# Honeypots



## Geek (Aug 22, 2014)

I've got a handful of leftover IP4's in my current Q.A. box. Not wanting them to go to waste, I kicked around the idea of spooling up a couple of containers and turning them into honeypots, and yesterday evening I configured Kippo. I liked the idea, you know, making them look like mail servers or something, use an old domain and make it look like a blown out open relay with a funky RDNS like "oldmx1" or "samba" and put a Lorum Ipsum template up in front of it. Seems sort of devious. Have already logged a few instances where someone tried to pull their bots down and run them. Happened faster than I'd imagined.  

Anyway, earlier this morning a thought came to mind -- is there going to be a greater risk to the network for running these suckers? I mean it's not in production, and so far the attempts have been minimal at the very least, I just don't want to give the facility any trouble - plus there was no clause in the ToS about it - but I've never really maintained one before. Are there any other tools out there like Kippo that I could mess around with?

Have a good weekend.


----------



## wlanboy (Aug 22, 2014)

The traffic is always hitting your ips - you just left open one door.

You should not have a lot of these doors on the same subnet because some people might think that this subnet might be a easy target and they start to look into that subnet with more care.

But all the actions you can track on your honeypot are scripted actions.

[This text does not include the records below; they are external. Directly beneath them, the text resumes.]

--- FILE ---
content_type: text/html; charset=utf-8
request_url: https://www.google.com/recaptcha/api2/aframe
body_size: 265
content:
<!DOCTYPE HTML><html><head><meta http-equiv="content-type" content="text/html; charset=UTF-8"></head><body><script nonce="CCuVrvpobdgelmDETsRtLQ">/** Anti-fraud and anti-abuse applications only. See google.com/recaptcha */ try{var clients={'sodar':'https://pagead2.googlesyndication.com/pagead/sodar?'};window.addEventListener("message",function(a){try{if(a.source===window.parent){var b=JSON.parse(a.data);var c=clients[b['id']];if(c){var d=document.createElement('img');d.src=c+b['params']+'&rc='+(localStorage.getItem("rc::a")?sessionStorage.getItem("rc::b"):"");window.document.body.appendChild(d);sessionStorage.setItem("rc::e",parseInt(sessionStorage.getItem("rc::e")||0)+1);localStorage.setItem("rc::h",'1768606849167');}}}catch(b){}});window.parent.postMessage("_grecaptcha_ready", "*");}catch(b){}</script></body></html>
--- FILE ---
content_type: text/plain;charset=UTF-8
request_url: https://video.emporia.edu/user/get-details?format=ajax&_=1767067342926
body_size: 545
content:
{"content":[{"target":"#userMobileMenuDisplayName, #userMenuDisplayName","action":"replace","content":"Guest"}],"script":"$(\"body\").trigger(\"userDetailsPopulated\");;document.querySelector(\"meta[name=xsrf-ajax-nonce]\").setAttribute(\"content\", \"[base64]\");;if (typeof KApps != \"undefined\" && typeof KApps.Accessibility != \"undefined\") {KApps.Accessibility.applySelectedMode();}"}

There is no person there typing in the commands (most of the time), so there is no person that can get pissed and would try to send a DDOS afterwards.


----------



## MeanServers (Aug 25, 2014)

There are definitely risks to running Honnypots and as wlanboy pointed out, it can damage the reputation of your IP subnet. I wouldn't run any Honnypots if you are running a production network, or maybe run them somewhere else. Just took risky for your own business.


----------